● Your assignment: Output only the lines of the entries that follow, starting at the one with "06.02 Roman Catholicism predominates in" and running down to the one with "Exxon Mobil Hiring 10 Jobs in the USA", both included and unchanged.

● Information:
+ + +
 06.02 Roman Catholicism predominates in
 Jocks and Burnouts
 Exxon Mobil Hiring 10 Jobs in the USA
+ + +
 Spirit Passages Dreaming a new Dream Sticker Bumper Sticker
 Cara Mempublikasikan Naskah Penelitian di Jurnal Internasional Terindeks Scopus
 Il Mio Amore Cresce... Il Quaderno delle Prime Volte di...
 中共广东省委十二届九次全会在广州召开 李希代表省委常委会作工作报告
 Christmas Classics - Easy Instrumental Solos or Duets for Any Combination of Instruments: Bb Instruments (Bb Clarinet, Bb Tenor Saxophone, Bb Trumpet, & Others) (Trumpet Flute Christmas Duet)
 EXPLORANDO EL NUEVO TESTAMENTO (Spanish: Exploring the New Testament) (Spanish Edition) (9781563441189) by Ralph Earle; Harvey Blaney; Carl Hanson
+ + +
● Result of the exercise:
 06.02 Roman Catholicism predominates in
 Jocks and Burnouts
 Exxon Mobil Hiring 10 Jobs in the USA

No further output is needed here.